Objective:
Starting at the line that contains "How much distance" and ending with the final line of the material below, output those lines as a JSON list of strings, one string per line, leaving out blank lines.

Input:
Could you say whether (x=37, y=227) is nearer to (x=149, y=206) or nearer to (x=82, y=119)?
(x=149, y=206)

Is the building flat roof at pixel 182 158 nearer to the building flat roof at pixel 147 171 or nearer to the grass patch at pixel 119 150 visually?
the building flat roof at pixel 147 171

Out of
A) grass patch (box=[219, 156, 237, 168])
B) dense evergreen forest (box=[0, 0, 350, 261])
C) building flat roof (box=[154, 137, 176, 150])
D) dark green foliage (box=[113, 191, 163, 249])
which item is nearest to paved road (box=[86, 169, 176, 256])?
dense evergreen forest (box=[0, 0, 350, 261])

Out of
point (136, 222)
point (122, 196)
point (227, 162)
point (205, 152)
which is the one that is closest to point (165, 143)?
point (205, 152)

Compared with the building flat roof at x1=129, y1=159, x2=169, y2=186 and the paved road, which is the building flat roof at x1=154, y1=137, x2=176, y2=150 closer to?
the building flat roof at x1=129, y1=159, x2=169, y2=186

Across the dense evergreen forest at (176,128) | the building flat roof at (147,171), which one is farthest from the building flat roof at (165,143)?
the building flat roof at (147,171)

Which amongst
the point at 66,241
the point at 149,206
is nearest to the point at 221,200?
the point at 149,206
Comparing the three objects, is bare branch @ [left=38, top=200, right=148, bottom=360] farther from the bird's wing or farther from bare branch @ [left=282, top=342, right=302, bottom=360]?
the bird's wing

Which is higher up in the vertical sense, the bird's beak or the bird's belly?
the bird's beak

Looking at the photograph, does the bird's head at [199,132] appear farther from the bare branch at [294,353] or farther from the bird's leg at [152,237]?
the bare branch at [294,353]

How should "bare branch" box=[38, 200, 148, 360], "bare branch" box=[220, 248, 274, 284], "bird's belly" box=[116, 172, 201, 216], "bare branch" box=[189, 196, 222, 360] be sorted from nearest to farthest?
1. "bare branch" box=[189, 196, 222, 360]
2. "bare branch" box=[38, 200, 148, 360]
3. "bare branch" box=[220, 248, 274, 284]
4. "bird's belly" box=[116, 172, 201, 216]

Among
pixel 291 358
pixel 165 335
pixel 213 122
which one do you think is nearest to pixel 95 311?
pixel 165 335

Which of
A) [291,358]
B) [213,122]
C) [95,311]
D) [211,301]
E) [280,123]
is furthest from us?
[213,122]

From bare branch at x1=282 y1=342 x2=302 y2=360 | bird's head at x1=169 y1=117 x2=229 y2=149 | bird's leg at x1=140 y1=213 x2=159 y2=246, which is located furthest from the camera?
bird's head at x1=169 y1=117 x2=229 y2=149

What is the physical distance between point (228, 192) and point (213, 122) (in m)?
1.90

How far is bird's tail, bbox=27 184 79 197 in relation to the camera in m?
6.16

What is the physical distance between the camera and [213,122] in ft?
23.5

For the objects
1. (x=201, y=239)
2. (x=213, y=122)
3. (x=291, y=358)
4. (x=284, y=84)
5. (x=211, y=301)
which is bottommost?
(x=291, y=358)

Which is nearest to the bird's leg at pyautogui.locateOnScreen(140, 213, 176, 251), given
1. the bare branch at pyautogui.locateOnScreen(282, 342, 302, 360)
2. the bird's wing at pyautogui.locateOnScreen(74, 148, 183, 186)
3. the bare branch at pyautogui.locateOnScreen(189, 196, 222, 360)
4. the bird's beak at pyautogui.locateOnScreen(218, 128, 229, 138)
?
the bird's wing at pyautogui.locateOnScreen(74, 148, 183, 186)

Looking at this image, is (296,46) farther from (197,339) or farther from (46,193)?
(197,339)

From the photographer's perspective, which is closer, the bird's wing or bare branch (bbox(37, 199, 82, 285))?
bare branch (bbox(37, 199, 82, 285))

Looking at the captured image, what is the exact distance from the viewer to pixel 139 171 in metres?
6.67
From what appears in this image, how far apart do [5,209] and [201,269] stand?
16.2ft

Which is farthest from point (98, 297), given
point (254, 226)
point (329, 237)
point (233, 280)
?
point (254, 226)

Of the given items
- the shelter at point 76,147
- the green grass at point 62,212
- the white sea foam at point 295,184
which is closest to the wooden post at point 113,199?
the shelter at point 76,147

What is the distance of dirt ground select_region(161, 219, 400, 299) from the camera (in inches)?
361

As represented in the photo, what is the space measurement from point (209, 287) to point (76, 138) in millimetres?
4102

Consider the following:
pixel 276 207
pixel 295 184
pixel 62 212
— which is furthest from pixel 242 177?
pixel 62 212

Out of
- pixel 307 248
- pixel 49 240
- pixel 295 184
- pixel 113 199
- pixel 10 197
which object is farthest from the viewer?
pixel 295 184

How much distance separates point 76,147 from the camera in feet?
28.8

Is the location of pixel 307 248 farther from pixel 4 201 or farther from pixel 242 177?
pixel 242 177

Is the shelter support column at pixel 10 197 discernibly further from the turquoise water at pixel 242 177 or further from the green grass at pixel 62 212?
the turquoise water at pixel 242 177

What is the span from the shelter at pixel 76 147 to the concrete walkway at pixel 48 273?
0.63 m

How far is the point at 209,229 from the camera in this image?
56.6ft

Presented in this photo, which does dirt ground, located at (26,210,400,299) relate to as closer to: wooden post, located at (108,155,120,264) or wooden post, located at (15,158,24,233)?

Response to the task:
[
  "How much distance separates point 76,147 from the camera in feet?",
  "28.8",
  "Is the location of pixel 307 248 farther from pixel 4 201 or farther from pixel 242 177?",
  "pixel 242 177",
  "Is the shelter support column at pixel 10 197 discernibly further from the turquoise water at pixel 242 177 or further from the green grass at pixel 62 212?",
  "the turquoise water at pixel 242 177",
  "What is the span from the shelter at pixel 76 147 to the concrete walkway at pixel 48 273?",
  "0.63 m",
  "How far is the point at 209,229 from the camera in this image?",
  "56.6ft",
  "Presented in this photo, which does dirt ground, located at (26,210,400,299) relate to as closer to: wooden post, located at (108,155,120,264) or wooden post, located at (15,158,24,233)?"
]